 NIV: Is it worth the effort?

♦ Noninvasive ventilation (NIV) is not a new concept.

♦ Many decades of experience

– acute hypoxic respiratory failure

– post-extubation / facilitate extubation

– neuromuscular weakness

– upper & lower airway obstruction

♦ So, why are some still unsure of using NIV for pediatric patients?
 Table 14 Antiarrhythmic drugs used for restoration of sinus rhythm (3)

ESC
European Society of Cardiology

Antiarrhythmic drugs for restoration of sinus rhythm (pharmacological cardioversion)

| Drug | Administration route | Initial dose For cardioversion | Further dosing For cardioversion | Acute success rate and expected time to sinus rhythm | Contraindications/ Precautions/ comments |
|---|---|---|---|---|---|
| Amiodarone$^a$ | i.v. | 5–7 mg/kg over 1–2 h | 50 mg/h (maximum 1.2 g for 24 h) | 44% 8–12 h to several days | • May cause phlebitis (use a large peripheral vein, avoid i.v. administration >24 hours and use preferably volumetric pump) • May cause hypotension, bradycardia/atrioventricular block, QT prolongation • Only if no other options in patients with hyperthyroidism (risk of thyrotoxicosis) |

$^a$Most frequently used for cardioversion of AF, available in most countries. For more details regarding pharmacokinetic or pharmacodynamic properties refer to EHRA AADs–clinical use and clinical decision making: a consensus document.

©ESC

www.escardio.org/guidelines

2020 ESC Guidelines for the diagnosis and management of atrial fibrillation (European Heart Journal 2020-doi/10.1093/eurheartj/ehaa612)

...

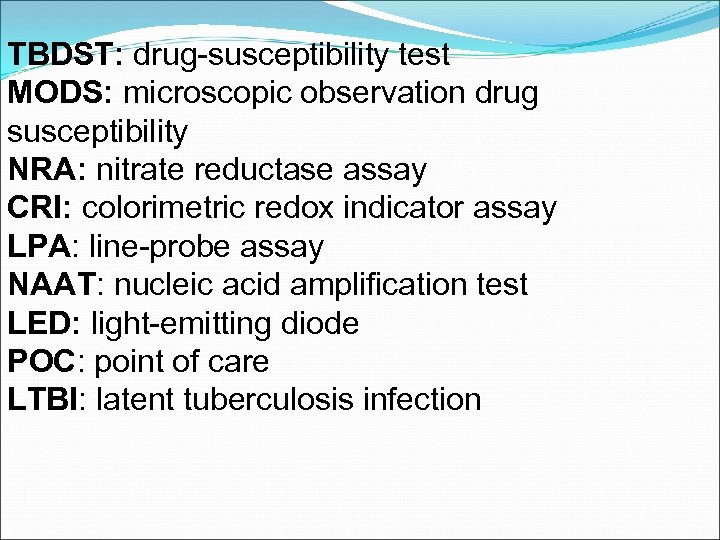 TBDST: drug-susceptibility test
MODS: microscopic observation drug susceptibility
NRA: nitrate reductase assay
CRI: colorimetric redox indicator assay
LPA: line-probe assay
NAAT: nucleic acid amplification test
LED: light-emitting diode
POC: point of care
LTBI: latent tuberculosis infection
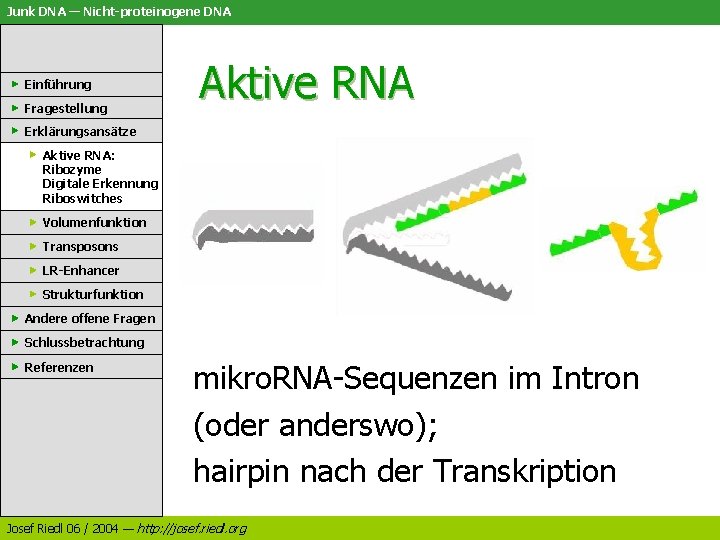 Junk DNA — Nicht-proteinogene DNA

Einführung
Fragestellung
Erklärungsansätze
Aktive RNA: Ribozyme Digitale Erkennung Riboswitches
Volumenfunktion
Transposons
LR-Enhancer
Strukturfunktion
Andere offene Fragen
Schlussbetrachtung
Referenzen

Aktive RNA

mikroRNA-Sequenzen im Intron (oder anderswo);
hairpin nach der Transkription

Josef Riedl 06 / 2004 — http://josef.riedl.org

- **Aim of the task**: The listing above holds a line with "NIV: Is it worth the effort?" and a line with "2020 ESC Guidelines". Print the stretch from the first through the second, exactly and alone.

- **Written response**:
 NIV: Is it worth the effort?

♦ Noninvasive ventilation (NIV) is not a new concept.

♦ Many decades of experience

– acute hypoxic respiratory failure

– post-extubation / facilitate extubation

– neuromuscular weakness

– upper & lower airway obstruction

♦ So, why are some still unsure of using NIV for pediatric patients?
 Table 14 Antiarrhythmic drugs used for restoration of sinus rhythm (3)

ESC
European Society of Cardiology

Antiarrhythmic drugs for restoration of sinus rhythm (pharmacological cardioversion)

| Drug | Administration route | Initial dose For cardioversion | Further dosing For cardioversion | Acute success rate and expected time to sinus rhythm | Contraindications/ Precautions/ comments |
|---|---|---|---|---|---|
| Amiodarone$^a$ | i.v. | 5–7 mg/kg over 1–2 h | 50 mg/h (maximum 1.2 g for 24 h) | 44% 8–12 h to several days | • May cause phlebitis (use a large peripheral vein, avoid i.v. administration >24 hours and use preferably volumetric pump) • May cause hypotension, bradycardia/atrioventricular block, QT prolongation • Only if no other options in patients with hyperthyroidism (risk of thyrotoxicosis) |

$^a$Most frequently used for cardioversion of AF, available in most countries. For more details regarding pharmacokinetic or pharmacodynamic properties refer to EHRA AADs–clinical use and clinical decision making: a consensus document.

©ESC

www.escardio.org/guidelines

2020 ESC Guidelines for the diagnosis and management of atrial fibrillation (European Heart Journal 2020-doi/10.1093/eurheartj/ehaa612)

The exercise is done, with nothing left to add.